Fig. 4 — Thiol modification changes due to Thapsigargin-induced ER stress. (A) Volcano plot comparing modification level of Cys sites in Tg-treated samples to control samples. Cys sites with significantly altered at modification level (p-value < 0.025 and adjusted p-value < 0.15) were indicated in red (increased level) or green (decreased level). (B) Number of identifications for each type of modification analyzed that exhibited significantly changed levels on Cys sites. (C) Histogram representing the distribution of the number of Cys sites observed with 1–6 forms of modifications. (D) Top canonical pathways from IPA. Cys sites with significantly altered PTM levels were used for the IPA functional analyses. (For interpretation of the references to colour in this figure legend, the reader is referred to the Web version of this article.)
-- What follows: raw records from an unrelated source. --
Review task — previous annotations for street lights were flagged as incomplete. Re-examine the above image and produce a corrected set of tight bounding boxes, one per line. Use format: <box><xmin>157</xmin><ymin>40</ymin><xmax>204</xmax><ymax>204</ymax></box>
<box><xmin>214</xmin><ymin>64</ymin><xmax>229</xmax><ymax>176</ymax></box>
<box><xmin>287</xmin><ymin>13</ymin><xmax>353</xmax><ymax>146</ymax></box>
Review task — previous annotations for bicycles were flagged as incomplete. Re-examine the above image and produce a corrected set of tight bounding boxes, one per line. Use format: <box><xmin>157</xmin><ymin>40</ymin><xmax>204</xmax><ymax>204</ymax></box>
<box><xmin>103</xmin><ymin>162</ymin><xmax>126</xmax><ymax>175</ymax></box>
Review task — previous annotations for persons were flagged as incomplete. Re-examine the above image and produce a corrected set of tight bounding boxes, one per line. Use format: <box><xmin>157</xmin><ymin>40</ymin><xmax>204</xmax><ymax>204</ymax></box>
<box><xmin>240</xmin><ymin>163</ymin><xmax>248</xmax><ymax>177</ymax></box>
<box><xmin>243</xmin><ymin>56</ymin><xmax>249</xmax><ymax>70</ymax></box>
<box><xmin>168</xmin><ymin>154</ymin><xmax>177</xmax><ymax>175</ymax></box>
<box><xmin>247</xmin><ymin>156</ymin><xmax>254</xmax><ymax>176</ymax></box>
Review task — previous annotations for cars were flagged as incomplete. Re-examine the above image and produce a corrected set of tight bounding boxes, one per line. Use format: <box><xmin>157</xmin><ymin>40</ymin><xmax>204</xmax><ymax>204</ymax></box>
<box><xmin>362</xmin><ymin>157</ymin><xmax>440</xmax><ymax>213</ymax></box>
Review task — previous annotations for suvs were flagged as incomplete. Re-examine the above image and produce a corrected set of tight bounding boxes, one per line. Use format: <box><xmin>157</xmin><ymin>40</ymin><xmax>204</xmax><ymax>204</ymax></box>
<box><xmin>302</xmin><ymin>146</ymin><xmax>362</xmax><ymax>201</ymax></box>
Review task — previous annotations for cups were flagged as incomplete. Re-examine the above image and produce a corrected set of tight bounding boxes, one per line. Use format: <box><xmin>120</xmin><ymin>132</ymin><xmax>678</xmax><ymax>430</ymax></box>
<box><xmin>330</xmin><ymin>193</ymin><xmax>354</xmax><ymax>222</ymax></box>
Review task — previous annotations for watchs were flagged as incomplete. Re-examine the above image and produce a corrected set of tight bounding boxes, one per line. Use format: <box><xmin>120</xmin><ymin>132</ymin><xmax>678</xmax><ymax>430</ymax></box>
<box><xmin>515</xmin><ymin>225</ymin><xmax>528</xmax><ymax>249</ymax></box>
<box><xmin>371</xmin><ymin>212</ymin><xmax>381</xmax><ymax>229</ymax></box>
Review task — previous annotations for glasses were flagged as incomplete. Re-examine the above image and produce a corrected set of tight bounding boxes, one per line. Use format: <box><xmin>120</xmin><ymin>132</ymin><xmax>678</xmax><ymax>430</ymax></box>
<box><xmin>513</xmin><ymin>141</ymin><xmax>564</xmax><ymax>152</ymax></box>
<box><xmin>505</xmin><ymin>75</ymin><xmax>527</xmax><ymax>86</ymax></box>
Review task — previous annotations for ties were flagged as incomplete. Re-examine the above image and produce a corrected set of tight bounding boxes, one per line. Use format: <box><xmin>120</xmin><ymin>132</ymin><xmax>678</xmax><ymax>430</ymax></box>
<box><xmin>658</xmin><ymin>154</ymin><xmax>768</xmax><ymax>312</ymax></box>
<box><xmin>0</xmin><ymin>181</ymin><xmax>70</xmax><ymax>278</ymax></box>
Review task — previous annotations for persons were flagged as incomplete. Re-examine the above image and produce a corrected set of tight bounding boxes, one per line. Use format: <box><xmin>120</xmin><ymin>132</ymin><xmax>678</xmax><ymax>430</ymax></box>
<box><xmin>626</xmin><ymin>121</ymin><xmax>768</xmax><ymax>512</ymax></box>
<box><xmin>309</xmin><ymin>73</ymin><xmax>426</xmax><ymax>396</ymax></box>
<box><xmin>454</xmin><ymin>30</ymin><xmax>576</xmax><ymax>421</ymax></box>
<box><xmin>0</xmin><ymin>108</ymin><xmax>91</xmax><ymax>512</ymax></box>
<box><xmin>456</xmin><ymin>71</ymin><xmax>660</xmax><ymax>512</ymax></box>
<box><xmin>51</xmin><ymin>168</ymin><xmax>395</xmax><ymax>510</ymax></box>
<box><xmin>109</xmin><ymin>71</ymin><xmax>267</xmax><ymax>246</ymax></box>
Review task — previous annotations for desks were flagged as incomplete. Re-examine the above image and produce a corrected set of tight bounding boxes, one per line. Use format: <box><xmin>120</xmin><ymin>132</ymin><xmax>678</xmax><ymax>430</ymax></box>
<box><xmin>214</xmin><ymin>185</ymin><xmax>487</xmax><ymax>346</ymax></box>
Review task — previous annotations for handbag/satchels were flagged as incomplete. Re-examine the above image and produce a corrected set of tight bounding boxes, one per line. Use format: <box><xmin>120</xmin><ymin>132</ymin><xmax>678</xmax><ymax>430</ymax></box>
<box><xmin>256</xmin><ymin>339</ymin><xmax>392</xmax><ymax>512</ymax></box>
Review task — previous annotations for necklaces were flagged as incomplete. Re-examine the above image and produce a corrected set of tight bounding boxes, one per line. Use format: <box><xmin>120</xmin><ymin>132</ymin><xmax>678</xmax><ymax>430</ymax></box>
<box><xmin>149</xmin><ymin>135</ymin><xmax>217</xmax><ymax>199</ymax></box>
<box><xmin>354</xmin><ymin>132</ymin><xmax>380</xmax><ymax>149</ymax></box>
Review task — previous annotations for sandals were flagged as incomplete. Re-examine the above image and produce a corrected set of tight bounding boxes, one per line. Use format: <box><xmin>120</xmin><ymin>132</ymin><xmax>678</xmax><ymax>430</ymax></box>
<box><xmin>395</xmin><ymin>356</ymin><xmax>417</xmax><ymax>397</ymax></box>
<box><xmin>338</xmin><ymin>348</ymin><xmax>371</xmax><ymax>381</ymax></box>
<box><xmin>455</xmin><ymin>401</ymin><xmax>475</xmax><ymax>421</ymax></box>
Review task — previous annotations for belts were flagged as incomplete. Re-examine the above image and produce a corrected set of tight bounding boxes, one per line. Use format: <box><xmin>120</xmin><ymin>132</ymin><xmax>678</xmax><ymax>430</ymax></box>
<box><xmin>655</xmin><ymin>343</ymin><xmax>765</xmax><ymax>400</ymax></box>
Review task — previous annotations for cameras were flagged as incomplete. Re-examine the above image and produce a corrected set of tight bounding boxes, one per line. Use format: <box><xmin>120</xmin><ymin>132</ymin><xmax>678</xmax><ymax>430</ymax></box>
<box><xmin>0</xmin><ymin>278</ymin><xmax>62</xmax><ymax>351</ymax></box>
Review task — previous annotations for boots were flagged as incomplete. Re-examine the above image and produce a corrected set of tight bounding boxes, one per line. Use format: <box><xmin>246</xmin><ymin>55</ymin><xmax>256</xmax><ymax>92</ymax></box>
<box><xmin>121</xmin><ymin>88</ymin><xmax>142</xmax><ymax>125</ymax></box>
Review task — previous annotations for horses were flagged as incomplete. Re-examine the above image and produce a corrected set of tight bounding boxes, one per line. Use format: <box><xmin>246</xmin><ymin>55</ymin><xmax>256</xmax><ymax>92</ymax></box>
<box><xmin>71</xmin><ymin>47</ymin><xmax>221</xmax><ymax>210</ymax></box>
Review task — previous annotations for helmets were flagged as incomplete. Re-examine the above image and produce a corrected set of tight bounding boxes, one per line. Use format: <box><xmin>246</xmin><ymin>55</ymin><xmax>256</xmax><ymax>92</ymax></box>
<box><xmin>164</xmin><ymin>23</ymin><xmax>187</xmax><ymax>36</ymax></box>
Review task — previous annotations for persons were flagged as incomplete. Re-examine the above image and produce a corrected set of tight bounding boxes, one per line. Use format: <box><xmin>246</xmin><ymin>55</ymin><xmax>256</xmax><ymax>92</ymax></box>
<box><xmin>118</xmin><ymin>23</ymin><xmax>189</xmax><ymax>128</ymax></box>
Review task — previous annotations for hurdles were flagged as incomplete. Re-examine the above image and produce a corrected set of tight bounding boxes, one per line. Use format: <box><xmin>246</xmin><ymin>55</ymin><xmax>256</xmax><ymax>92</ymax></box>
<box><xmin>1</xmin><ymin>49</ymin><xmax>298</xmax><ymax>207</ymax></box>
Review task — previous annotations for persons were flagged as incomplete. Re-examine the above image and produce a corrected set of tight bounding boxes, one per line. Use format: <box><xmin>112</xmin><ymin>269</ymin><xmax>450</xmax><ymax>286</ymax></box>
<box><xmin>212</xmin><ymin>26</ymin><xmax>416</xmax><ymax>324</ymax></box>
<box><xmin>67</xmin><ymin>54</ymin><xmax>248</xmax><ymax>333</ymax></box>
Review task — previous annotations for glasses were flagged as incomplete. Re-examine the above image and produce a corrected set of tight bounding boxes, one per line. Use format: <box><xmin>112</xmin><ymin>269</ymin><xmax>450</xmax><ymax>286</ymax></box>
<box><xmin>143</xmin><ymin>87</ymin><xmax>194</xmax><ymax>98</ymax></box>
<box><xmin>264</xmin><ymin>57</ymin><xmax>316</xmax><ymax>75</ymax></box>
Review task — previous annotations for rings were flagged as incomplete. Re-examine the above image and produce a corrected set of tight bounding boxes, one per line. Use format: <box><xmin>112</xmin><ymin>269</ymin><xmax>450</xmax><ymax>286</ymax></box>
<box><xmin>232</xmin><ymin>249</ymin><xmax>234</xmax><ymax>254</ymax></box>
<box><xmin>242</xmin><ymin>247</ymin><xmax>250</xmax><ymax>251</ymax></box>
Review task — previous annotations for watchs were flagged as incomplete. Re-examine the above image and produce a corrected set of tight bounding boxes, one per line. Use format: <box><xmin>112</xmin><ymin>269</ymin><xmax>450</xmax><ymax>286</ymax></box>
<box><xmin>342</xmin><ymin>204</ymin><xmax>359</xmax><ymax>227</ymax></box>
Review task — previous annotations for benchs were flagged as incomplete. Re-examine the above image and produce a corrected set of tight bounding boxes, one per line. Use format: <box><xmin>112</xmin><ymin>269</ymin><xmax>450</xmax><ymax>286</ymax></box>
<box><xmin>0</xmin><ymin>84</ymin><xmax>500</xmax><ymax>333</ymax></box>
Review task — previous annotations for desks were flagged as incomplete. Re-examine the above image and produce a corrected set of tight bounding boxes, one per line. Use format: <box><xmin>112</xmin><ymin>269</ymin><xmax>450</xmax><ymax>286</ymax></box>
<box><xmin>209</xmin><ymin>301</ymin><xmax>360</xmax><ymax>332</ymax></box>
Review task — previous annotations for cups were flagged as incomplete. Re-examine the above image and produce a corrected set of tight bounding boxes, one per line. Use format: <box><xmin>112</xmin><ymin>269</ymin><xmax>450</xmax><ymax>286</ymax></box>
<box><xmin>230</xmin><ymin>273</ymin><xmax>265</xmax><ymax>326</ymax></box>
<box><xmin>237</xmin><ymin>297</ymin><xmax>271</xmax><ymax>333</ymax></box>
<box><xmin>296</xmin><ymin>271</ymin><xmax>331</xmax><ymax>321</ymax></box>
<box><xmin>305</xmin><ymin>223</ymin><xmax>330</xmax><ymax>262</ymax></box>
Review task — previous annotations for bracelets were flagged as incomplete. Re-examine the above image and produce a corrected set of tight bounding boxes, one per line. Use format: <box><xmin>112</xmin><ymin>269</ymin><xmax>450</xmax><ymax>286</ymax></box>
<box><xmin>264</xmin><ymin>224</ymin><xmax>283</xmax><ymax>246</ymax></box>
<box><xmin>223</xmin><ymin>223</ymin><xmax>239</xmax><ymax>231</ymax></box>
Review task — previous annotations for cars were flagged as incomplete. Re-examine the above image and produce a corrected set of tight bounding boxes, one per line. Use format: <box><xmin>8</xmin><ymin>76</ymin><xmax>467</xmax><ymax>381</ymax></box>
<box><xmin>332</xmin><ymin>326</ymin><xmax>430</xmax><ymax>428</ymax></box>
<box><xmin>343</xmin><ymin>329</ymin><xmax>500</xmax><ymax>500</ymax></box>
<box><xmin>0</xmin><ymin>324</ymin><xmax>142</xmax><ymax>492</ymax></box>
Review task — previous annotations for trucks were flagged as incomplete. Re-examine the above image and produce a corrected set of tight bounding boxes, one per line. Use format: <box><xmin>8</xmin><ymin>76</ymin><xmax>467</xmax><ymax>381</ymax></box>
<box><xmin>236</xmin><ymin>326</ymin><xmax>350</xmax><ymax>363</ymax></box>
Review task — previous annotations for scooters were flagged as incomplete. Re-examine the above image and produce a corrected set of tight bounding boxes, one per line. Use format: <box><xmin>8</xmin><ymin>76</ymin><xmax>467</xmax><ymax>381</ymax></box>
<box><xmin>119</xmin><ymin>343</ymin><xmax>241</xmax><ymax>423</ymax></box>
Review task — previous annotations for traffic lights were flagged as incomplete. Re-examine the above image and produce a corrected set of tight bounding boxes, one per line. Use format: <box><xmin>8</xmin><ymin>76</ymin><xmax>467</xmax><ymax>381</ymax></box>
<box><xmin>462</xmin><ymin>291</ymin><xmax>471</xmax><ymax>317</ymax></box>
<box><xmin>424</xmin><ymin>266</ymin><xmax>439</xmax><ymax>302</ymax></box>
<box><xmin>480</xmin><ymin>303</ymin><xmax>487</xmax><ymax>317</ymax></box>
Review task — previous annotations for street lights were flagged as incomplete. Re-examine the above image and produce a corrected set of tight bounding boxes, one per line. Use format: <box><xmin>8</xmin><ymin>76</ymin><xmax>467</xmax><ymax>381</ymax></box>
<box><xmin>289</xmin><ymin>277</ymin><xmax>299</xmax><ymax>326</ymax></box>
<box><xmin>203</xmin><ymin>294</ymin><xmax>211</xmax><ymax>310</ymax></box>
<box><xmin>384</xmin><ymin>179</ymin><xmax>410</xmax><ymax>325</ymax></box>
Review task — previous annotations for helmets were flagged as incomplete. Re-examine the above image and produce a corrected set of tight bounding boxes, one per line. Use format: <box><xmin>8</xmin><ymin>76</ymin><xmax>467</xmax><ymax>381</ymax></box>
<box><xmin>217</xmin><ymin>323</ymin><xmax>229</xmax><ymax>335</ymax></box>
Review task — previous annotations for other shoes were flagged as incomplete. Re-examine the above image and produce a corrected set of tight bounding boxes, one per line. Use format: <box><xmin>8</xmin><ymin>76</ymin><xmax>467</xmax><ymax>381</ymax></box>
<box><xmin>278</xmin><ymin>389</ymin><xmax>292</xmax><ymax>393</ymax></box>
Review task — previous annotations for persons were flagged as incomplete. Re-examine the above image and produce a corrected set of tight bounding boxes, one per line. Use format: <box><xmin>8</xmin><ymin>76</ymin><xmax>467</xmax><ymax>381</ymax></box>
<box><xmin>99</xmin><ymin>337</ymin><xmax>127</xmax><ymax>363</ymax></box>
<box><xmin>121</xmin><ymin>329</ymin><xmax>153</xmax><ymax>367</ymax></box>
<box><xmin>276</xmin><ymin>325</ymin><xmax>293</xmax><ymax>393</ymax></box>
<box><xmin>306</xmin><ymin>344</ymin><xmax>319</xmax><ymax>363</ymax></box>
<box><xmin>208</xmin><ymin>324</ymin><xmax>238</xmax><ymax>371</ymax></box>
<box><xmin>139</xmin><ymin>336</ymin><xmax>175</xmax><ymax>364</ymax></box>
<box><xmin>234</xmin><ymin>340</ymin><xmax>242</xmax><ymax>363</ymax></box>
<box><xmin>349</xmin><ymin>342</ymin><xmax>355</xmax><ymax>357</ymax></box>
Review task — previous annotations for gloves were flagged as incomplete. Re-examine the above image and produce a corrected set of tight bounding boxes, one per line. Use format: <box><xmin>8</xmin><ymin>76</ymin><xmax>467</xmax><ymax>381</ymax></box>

3.5. Complexity of multiform PTMs on the same Cys residues and their functional implications

Perhaps the most revealing data from this study is the observation of multiple types of modifications at the same Cys sites for different proteins (Table 1), representing a novel set of data reflecting the complexity of thiol PTMs. For example, Cys150 at the catalytic site of GAPDH is a well-established example of a redox-sensitive cysteine that can be altered, and impact enzymatic activities as mentioned in the introduction. On Cys150, we identified SSH, SSSH, SO₂H, SO₃H, SSG, as well as a disulfide with the neighboring Cys154. The diversity of modifications at this site suggests that GAPDH is sensitive to the changes in the oxidative environment, which in turn leads to subtle changes in protein activity. Among these modifications, increased levels of SSH and SSG were quantified in Tg-treated samples compared to control while the abundance of GAPDH was not significantly changed (Table S3). On the contrary, the levels of SO₂H, SO₃H, and disulfides were significantly decreased. Interestingly, we also observed a proteoform where Cys150 and Cys154 had SO₃H at the same time, suggesting that there are catalytically inactivated instances of GAPDH present in the cell.

Table 1.

Proteins with Cys sites bearing multiple types of PTM types (n ≥ 4).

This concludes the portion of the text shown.